The Gold Rush offers the best opportunity for elaborate food-related sequences due to the extent of the hunger present in the arctic cabin in which the Tramp resides for much of the movie. Chaplin makes the best of the Tramp’s suffering in this illustrated by the movie’s most memorable meal, thanksgiving dinner, which consists of his boiled shoe. It’s quite something to see this character so committed to ingesting the shoe, which he does with the same gusto as he does the beans in The Immigrant or the spaghetti in City Lights. The way he twirls shoe laces onto to a fork and sucks on nails as if they were bones with obvious circles under his eyes just breaks my heart. It’s done so truthfully that it hurts despite the absurdity of it. When I watched The Gold Rush with my mother she laughed heartily throughout, but when it came to the shoe scene she simply said, “poor thing, that’s how hunger is.”

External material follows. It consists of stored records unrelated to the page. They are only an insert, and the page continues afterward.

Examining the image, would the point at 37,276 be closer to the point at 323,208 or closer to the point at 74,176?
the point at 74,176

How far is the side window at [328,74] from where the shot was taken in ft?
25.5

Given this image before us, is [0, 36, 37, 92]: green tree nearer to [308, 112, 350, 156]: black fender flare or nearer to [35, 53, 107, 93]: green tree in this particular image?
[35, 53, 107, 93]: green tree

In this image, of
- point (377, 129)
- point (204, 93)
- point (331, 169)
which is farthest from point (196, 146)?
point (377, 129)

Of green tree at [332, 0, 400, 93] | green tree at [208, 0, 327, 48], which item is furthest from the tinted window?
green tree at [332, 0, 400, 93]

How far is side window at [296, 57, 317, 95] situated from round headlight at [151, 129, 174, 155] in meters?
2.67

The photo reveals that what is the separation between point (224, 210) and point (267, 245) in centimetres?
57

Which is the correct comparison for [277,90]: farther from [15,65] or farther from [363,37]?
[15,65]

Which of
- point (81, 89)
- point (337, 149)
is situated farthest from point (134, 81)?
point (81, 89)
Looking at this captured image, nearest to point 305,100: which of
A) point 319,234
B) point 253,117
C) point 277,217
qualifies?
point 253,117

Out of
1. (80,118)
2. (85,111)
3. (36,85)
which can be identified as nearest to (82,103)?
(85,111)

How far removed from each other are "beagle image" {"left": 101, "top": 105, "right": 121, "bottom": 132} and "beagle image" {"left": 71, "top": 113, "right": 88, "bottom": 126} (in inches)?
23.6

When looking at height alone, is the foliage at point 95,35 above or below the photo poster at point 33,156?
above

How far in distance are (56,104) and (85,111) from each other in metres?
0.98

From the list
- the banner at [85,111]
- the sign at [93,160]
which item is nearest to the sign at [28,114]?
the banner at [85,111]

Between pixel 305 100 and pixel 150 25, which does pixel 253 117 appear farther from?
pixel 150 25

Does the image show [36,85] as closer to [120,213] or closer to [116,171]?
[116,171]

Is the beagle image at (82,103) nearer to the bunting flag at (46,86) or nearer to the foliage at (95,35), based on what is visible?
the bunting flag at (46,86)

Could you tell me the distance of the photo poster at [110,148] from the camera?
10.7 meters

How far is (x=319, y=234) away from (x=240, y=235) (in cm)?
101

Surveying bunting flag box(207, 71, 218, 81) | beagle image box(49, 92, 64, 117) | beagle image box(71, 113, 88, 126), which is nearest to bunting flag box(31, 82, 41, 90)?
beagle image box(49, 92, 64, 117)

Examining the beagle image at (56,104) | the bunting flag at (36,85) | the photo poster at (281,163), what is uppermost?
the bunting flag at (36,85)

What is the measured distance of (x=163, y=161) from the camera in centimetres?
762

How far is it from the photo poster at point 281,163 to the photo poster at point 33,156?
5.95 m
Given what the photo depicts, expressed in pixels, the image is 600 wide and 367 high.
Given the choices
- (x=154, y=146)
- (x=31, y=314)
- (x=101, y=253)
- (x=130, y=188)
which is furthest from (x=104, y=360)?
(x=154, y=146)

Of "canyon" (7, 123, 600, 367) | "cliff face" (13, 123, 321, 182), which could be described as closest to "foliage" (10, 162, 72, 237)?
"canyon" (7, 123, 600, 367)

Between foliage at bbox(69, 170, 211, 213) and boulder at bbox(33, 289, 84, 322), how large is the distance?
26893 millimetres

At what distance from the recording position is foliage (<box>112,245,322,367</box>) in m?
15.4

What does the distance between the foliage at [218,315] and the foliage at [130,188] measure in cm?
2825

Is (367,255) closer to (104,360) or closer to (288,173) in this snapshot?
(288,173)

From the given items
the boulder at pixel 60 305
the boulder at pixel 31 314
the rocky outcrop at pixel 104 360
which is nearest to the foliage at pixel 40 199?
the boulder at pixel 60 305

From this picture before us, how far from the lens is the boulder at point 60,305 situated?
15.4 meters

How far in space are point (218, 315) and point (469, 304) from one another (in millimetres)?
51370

The meal has stood out as being a social experience of paramount importance since the beginning of time. As such cinema has allowed food its vital place by offering many instances where it fosters romance and illustrates how families bond around a table as Chaplin does in The Kid for instance. Or, movies show the opposite perhaps by highlighting how far apart people have become. Many of these examples are offered in the Food in Film Blogathon hosted by Speakeasy and Silver Screenings so be sure to visit. As far as Chaplin goes I hope I’ve been able to show how food made the Tramp an artist and how the Tramp made food an emotionally varied experience. Doing justice to Charlie Chaplin’s art of the meal is no easy task because there are so many great examples to choose from. I’m confident, however, that anyone who’s seen a Chaplin film will concur: the wide range of emotions he elicits from the most average of rituals have the power to leave us speechless – by laugher or tears. The art of the Chaplin meal satisfies as much in its watching as it does for the Little Tramp time and time again.